The nice thing about the way I was trained is that you learn to write really fast. The first 70,000-word draft was done in 12 weeks—and several of those weeks, I was writing for Retirement Living Television during the day. The soul-deadening experience of writing promos ("Watch tonight's show or your children will die,") made those begging letters to agents a snap. I got an agent and then a new job came along and I forgot the book. I felt bad about that but these people were actually paying me.

When, inevitably, I was fired from that job, I knew it was crunch time. Not only was I far too old to hire but most people in Washington now knew I was a "difficult" person to work with.

Sadly, I agree with them on both points.

After I was sent home from Lyft.com for failing the mandatory fist-bump, writing was all that was left. I picked up that first manuscript, completely rewrote it, and my agent managed to sell it to an insane Englishman who was clearly drunk at the time.

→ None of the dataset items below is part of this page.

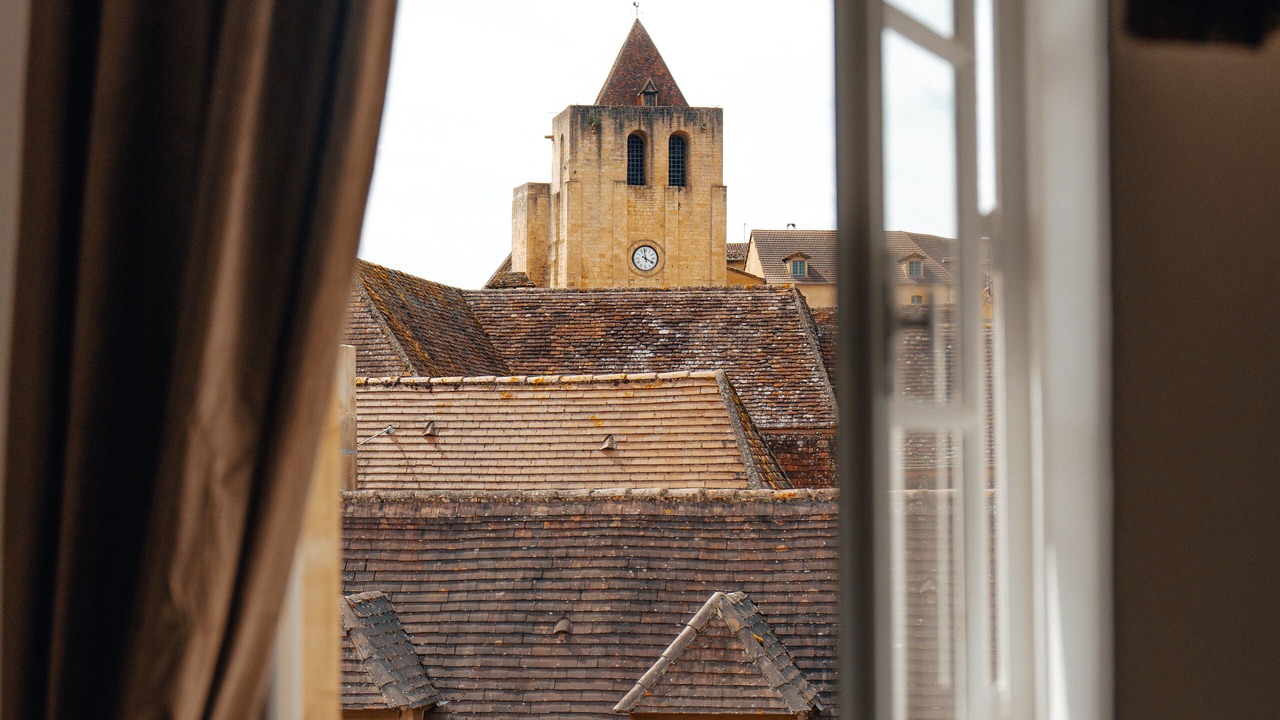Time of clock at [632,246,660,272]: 3:58
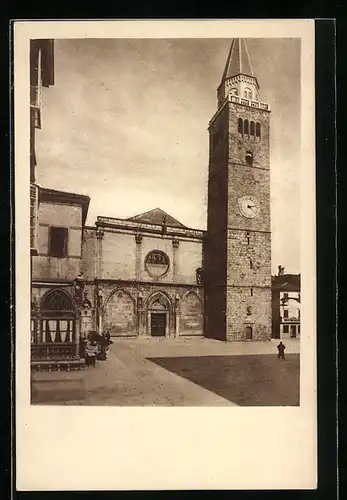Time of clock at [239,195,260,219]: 4:12
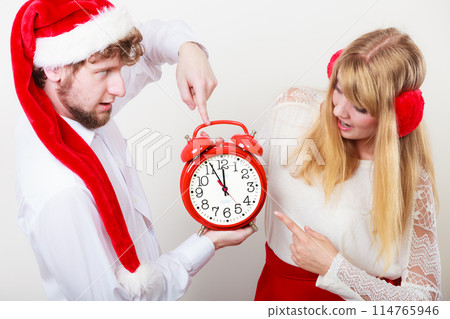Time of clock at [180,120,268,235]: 11:55
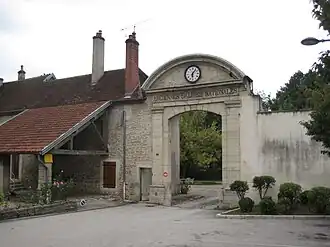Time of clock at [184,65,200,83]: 6:06
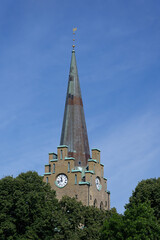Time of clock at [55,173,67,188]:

Encouraged by this "instant" success, I knocked out an eBook about unemployment and instantly lost all faith in the low-cost, high-profit world of online publishing. I managed to get some real money for editing someone else's book, then it was turning the first novel into a screenplay just in case Hollywood calls (it hasn't,) and wrapping up the sequel seven months early. Then I knocked out a paranormal detective thriller. Why? Because I can't quite bring myself to write Women Who Love Werewolves and the Vampires Who Love Them.

That was my first year as a writer.

I have a series about a Greek-American private eye in 1930s Manila on the back burner, the third book in the Freelancer Series to work out and, oh yeah, a publicity tour to try and sell the first book. I just went to a writer's conference where the entire panel agreed that no one should quit their day job in the hope of making it as a writer.

I wish I had that luxury.

On the other hand, I've known times where I had less money and more debts; I like sitting around in jeans and a Hawaiian shirt, and a few of the people I trust have said that my work doesn't actually suck. So what if the situation is basically "Write or Die"? It just makes it a bit more challenging.

All the tramp steamers have been replaced by container ships anyway.

In his debut novel, Courier, Emmy award-winning journalist and  writer  Terry Irving paints a gritty picture of a Washington DC that today has completely disappeared under new parks and high-rise office buildings. In the middle of the scandal and drama of Watergate,  Rick, a motorcycle courier, unsuspectingly picks up a roll of news film and—after the correspondent  and crew are killed—finds that he is next on the killer’s to-do list. With the help of friends—and a  woman who threatens to crack the shell he's built to defend his heart—Rick must discover what's on the  film and why officials are willing to kill to keep it from the front pages.

Author and long-time journalist  Terry Irving  moved to Washington D.C. in 1973 to kick around for a few weeks and never looked back. In the nation’s capital, Irving started out riding a classic BMW for ABC News during Watergate. Carrying that news film was the beginning of a  40-year career  that has included producing Emmy Award-winning television news, writing everything from magazine articles to standup comedy and developing early forms of online media. He has traveled and worked in all 50 states plus parts of Europe, Africa and Asia.  Irving is the winner of four National Emmy Awards, multiple Peabody, DuPont and Telly awards, plus an honor at the Columbus Film Festival. He has produced stories around the world from the fall of the Berlin Wall to Tiananmen Square. He worked as a senior live control room producer at  CNN, Fox, ABC and MSNBC He has written and edited copy for some of the top anchors and journalists in television news including Diane Sawyer, Wolf Blitzer, and Ted Koppel.